Strategic Supply Chain Technology Assessment

Kevin J. Hume, Partner - Supply Chain Technology, Tompkins International

Kevin J. Hume, Partner - Supply Chain Technology, Tompkins International

The pace of change in the supply chain world and the supporting technologies is nothing short of breathtaking. The explosive growth of internet based commerce has completely transformed how consumers and businesses access goods and services sold by organizations. The key question for supply chain technology leaders is, how has your technology kept pace with the transformational demands brought about by the internet, mobility, big data and Omni-channel. The best way to determine the ability of your supply chain technology to keep pace and effectively adapt with change is to perform a strategic assessment across all aspects of your technology portfolio.

"The challenge is to understand how the features and integration requirements support the do now and do next priorities"

The need for a strategic technology assessment arises from a number of different perspectives including:

• Executive leadership wants to understand the competitive advantages-shortfalls-risks associated with the supply chain technology platform.
• Systems and platforms past end-of-life – they present significant business continuity challenges.
• Innovative new service offerings, business acquisitions, or channel expansion opportunities have identified support gaps in the existing technology platform.
• Emerging technologies and cloud based solutions that provide new avenues for driving value in the supply chain.
• Opportunities to lower total cost of ownership while maintaining or improving value provided to supply chain operations.

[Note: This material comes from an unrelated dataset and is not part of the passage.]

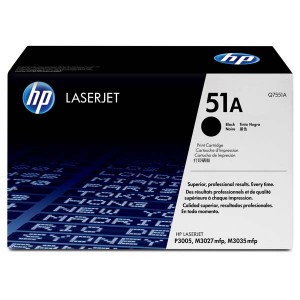 HP originální toner Q7551A, black, 6500str., HP 51A, HP LaserJet P3005, M3035mfp, M3027mfp, O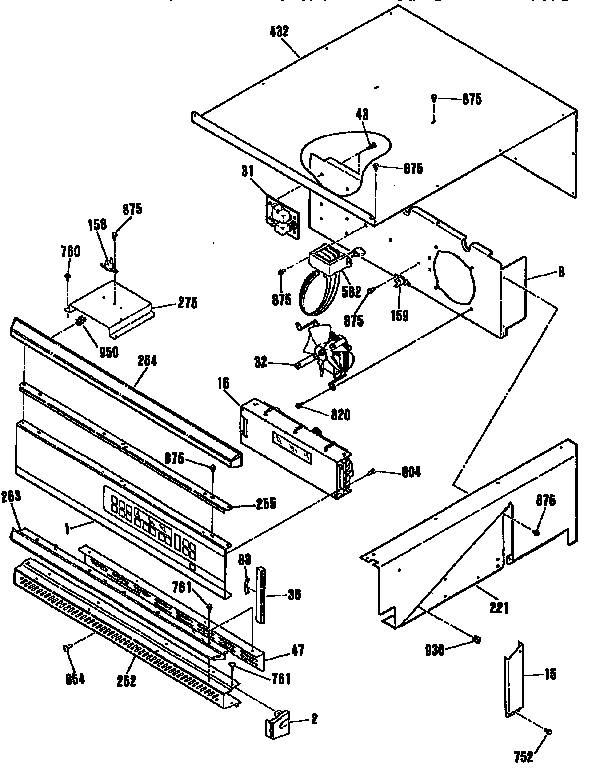 GE JKP54GT1BB control panel diagram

Scope – The first step in the assessment process is to identify what exists within the supply chain technology landscape currently. You will be surprised to learn precisely how much of the existing business processes are performed either outside virtually any supply chain system or performed within spreadsheets and third party databases. An assessment is a great way to identify where system support is lacking, weak, or in some cases redundant across multiple systems.

Typically, the assessment scope spans all planning and execution aspects within the supply chain. Below is an illustration of a high level diagram identifying all the functions that could or might be considered within the scope of the assessment depending upon whether looking a Consumer Product Goods or Retail organization. The landscape must also show the differences between a pure e-tailer versus a multi-channel retailer.

Requirements Analysis – Once the scope is identified, an understanding of the current, emerging, and future needs across the entire supply chain is needed. This task is complicated by the fact that most organizations have few if any staff that have the time or experience to effectively define the needs and validate operational support across the entire supply chain. Supply chain technology leadership must leverage e-multiple people or teams to collect requirements. Inconsistent details or the potential to duplicate requirements can take place if not managed properly.

Another option is to leverage an external third party with experience in performing a supply chain technology assessment. Bringing a third party into the assessment can provide insight to the most recent developments in supply chain technology as well as perspective on how other organizations have identified and resolved similar challenges.

Gap Assessment – Once all the requirements have been identified and categorized by function, the next step is to understand where the existing business requirements significant depart from the best practice support provided by supply chain technology software providers. Similar to the challenge in requirements analysis, it is difficult for in house staff to identify where requirements depart from baseline functionality, commonly supported by supply chain technology providers.

Prioritization – Once requirements and gaps have been identified, the next step is to understand the priorities within the existing landscape. The priorities are going to be driven by many of the issues that brought you to the assessment in the first place, things like a burning platform or the need to replace new discovered spreadsheets, databases, or tribal knowledge for critical business processes that do not exist today.

Priorities should be considered in a do now, do next, and do later hierarchy. Do now and do next are the highest priority issues, resolved I within the next 1-2 years. The do later priorities represent the issues that are likely to still exist after year 2 in a 5 year plan.

Landscape Development – Armed with an understanding of prioritized needs, risks, and gaps, the next step is to translate those issues into different application deployment models. The only effective way to navigate your way through these different scenarios is with a solid grounding in prioritized requirements and immediate needs. The only effective way to make these decisions is from a planning an execution span over a 5 year horizon.

You can likely argue that functional support for many (but not all) features and gaps can be provided by an ERP or a supply chain suite application. However, you will need to carefully consider whether the added feature sets justify the additional complexity and time to deploy or will a BoB solution offer sufficient functionality with a resulting lower cost-complexity after considering the added integration. The challenge is to understand how the features and integration requirements support the do now and do next priorities.

Next Steps – The execution of the do now and do next steps begin the transition of this effort from strategy to execution. Once do now and do next steps have been completed an interim assessment of the do later steps should occur around the end of year 2 of the 5 year plan. These do later steps are never ‘set in stone’ as part of the year 1 strategy. It is always best to understand that the do later steps are simply a placeholder to set a potential strategy for the longer term initiatives.

Final Thoughts – When you continue to ‘kick the can down the road’ with increasing obsolete supply chain technology, you steadily increase the breadth of impact and corresponding risk to the business by not taking a more strategic, longer view of how your supply chain technology applications function together to meet the business needs.